History KS3 / GCSE: Jewish migration to Manchester in the late 1800s

Historian David Olusoga visits Manchester, which along with the other industrial manufacturing towns surrounding it, acted as a magnet for waves of economic migrants from all over the world.

In the late 1800’s and early 1900’s, 30,000 Jewish migrants from Russia and Eastern Europe settled in Manchester.

In this short film David Olusoga meets Janice Haber and her family, the descendents of Jewish migrants, and talks to historian Ruth Percy who describes how Conservative politicians and right wing newspapers of the time exploited economic concerns associated with the new migrants, stoking up racist xenophobia against migrants like the Jews, which would become familiar throughout the 1900’s.

The arrival of the Jews and other migrants led to changes in the law, and to the emergence of modern immigration legislation – laws that persist to this day.

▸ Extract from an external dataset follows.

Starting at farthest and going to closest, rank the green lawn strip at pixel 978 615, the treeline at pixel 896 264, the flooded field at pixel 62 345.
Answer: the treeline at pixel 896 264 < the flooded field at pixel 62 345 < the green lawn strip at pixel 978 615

This short film is from the BBC series, Migration.

Teacher Notes

Key Stage 3

This short film has as its heart a strong family story with an element of luck.

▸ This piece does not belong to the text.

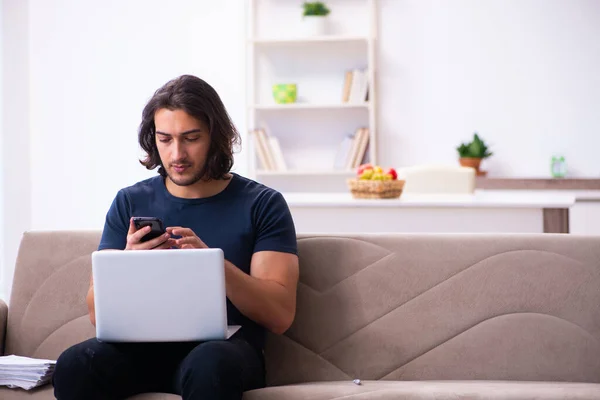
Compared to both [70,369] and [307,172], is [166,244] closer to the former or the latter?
[70,369]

Janice’s ancestors made it because of a helpful Jewish solicitor in Grimsby: if they were asylum seekers today, would they be admitted?

The great great granddaughter is asked how she feels about her ancestry - a good starting point for discussion about the value of family history, and for students to investigate their own.

The reference to the Holocaust could be a starting point for an enquiry into the history of Jewish migration and anti-Semitism in England, as a contextual prelude to study of the Holocaust.

Key Stage 4

This short film illustrates through one family’s story key themes in the 20th and 21st century history of migration:

  • Firstly, people coming as refugees seeking safety and finding success and opportunity, often in business, so that they have a marked impact on the country: individual success stories in business, the arts and sciences could be researched.
  • Secondly, pressures from poverty and overcrowding led to resentment against immigrants: there are links back, for example, to 19th century Irish immigrants, and forward to the present.
  • Thirdly, increasing immigration controls fuelled by xenophobia, often stirred up in the media: students could compare the British Brothers League poster with current anti-immigration headlines.

Students could create a poster with Janice Haber’s family (or another from another period), at the centre and arrows pointing out to all the key themes that the family story links to.

Towards the end Janice reveals that a relative died in the Holocaust, prompting a ‘what if?’ question which could be applied to many migrations - Huguenot, East African, Asian, etc.

Curriculum Notes

This short film is suitable for teaching history at KS3 and KS4/GCSE in England, Wales and Northern Ireland and Fourth Level and National 4 and 5 in Scotland.